╭─ Document excerpt

This morning was my first cry before work after having Layla. That doesn’t count the moment I realized it was time to go back to work from maternity leave, but it’s the first time I cried on my way to the office in my car. I’ve only been back a week and I’m surprised I lasted this long…
I could tell that I was feeling “off” as soon as I woke up today, but I thought I had just woken up on the wrong side of the bed. Layla had slept 7 hours straight and 8 hours straight the night before so I knew I was caught up on some needed sleep. I got in the shower and stood under the water to wake up just as I do every morning. I fixed my Dunkin’ Donuts coffee as soon as I got out (it’s my favorite) and added my French vanilla creamer that always puts me in the best mood. I made Layla’s bottle because she was due to wake up at anytime to eat and I wanted it to be ready once she got up.
She slept all the way until my mom arrived to keep her for the day so she was able to feed her once I left. I kissed Layla goodbye, I got in the car and turned on the music. Most mornings I listen to today’s hits or 104.7 but this morning I kept it on whatever station it was on from the night before. About half way to work, I felt the wave of emotion just hit me. My eyes filled with tears and I just knew I was going to ruin my mascara and look like a raccoon. It was at that moment that I took a second to realize that I missed my baby SO MUCH. I knew she was in good hands and I was not feeling worried, I just wanted to hold her so badly.

╰─

_Check your understanding:_
(1) Decide whether each statement agrees with the passage about going back to work after maternity leave. Answer yes or no for each, and quote the words of the passage that decide it.
(a) Layla slept seven hours straight on one of the nights before this morning.
(b) This morning the writer listened to 104.7 on the drive to work.
(c) On the drive, the writer felt worried about Layla.
(2) Translate this sentence from the passage about going back to work after maternity leave into Spanish: "I kissed Layla goodbye, I got in the car and turned on the music."
(3) Extend the passage about going back to work after maternity leave, starting right after its last sentence.

╭─ Record extracts

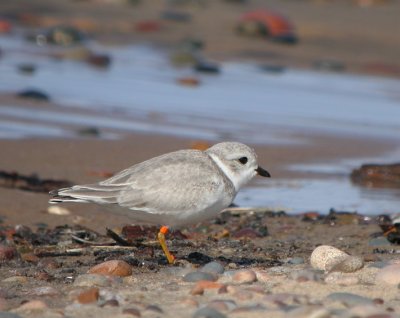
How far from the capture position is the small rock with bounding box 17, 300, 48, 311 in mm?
4875

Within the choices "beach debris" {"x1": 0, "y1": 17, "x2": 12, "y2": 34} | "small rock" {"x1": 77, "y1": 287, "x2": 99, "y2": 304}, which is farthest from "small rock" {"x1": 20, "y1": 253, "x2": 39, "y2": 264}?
"beach debris" {"x1": 0, "y1": 17, "x2": 12, "y2": 34}

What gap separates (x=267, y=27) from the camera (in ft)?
58.2

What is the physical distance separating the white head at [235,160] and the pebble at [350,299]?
4.96ft

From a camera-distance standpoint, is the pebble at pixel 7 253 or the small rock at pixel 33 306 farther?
the pebble at pixel 7 253

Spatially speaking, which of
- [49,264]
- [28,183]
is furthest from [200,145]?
[49,264]

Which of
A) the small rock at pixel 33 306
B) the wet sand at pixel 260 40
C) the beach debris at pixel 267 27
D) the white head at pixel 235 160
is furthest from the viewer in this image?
the beach debris at pixel 267 27

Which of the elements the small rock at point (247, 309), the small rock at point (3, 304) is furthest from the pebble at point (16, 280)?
the small rock at point (247, 309)

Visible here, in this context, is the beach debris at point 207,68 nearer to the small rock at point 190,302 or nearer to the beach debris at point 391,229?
the beach debris at point 391,229

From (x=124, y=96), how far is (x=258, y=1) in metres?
8.53

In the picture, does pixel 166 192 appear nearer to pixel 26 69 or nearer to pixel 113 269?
pixel 113 269

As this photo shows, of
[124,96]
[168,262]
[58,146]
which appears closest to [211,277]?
[168,262]

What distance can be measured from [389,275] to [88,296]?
1.64 metres

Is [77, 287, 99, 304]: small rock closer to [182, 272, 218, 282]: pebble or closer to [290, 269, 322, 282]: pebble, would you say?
[182, 272, 218, 282]: pebble

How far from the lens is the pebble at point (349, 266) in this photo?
5.72m
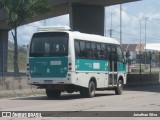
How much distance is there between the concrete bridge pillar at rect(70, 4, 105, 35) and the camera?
139ft

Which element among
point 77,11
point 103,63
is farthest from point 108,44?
point 77,11

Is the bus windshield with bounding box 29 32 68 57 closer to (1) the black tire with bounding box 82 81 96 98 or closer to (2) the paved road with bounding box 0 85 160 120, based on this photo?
(2) the paved road with bounding box 0 85 160 120

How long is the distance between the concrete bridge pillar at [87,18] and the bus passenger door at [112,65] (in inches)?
615

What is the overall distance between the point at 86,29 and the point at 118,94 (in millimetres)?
16362

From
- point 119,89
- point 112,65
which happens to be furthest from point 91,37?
point 119,89

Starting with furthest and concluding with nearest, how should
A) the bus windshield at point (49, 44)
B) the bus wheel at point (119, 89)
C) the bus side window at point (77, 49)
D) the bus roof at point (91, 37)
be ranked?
the bus wheel at point (119, 89)
the bus roof at point (91, 37)
the bus side window at point (77, 49)
the bus windshield at point (49, 44)

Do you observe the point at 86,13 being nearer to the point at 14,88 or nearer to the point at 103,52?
the point at 103,52

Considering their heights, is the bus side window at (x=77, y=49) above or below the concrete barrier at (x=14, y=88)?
above

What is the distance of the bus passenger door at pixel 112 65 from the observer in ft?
87.2

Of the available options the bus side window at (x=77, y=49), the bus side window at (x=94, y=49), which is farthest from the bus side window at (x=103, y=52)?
the bus side window at (x=77, y=49)

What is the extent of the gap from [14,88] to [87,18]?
18546mm

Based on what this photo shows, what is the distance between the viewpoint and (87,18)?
43.2 meters

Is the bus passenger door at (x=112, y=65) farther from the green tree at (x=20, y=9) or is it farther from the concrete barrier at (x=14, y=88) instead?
the green tree at (x=20, y=9)

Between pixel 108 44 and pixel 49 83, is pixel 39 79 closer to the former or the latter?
pixel 49 83
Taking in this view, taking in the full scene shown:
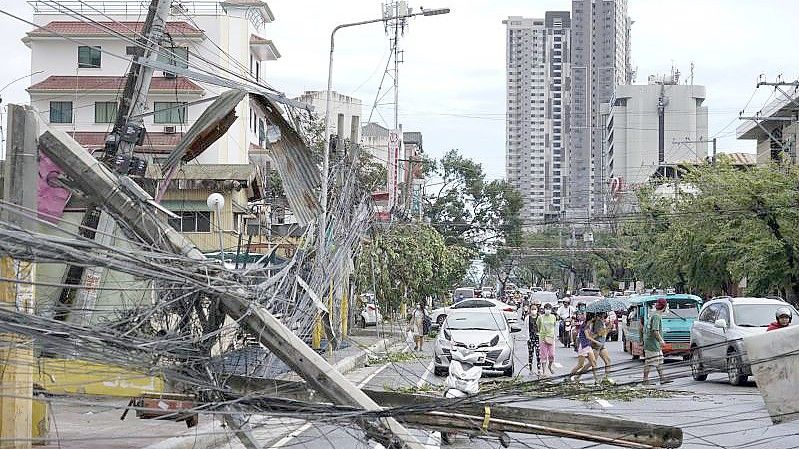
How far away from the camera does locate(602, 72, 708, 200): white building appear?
476 feet

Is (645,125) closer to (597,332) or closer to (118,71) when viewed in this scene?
(118,71)

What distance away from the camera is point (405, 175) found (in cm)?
6638

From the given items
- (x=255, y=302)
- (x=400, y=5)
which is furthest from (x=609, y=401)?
(x=400, y=5)

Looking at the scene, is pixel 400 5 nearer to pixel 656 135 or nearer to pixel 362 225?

╰─

_Activity answers:_
(1)
(a) Yes: "Layla had slept 7 hours straight and 8 hours straight the night before"
(b) No: "but this morning I kept it on whatever station it was on from the night before"
(c) No: "I knew she was in good hands and I was not feeling worried"

(2) Le di un beso de despedida a Layla, me subí al coche y puse la música.

(3)
Almost to the office, I turned my car around and let my so wonderfully understanding boss know that I would be working from the house today. Luckily, I have the best boss who knows how life can be. I am always so thankful that I have a job flexible enough to take home with me, especially when life doesn’t care that it’s a work day.
I walked in the door and there Layla was, laying on my mom’s chest, enjoying her morning like I knew she would be. My mom just smiled because she knew I needed Layla and that I was having a rough morning. I asked her to stay because I was sure that I would hold Layla all day long and not get anything done if she left. Of course, she agreed to stay and listened to me vent about my emotions getting the best of me on my ride to work.
I’ve never been one to hide my emotions and having a baby hasn’t made that any different. I’m more emotional than ever. I know… poor Joey. I guess you could say that I’m battling some “baby blues”. Since Layla was born, I don’t really feel like I’ve had much time to just look around and appreciate each moment. Between sleepless nights, her tummy issues, 10 days at children’s hospital, and anticipating going back to work, I didn’t get to put as much focus on the sweet moments. Now that things with her are more “normal” and we are all resting better, I’m really sad I don’t get to see her all day, every day.
I guess that’s part of it though. It’s just another phase of life and you have to hold on to each moment while you can. I’m not complaining that I have to work, because I enjoy my job. Of course there are parts that aren’t always easy but I feel like I do a good job and that really matters to me. Besides, I take pride in being an ambitious woman that Layla and Joey can be proud of. I also like to know that us having a second income helps to save for the dance classes or piano lessons Layla may be interested in one day. But that’s not to say that I don’t envy stay at home moms, because I am jealous of the extra time they get with their babies.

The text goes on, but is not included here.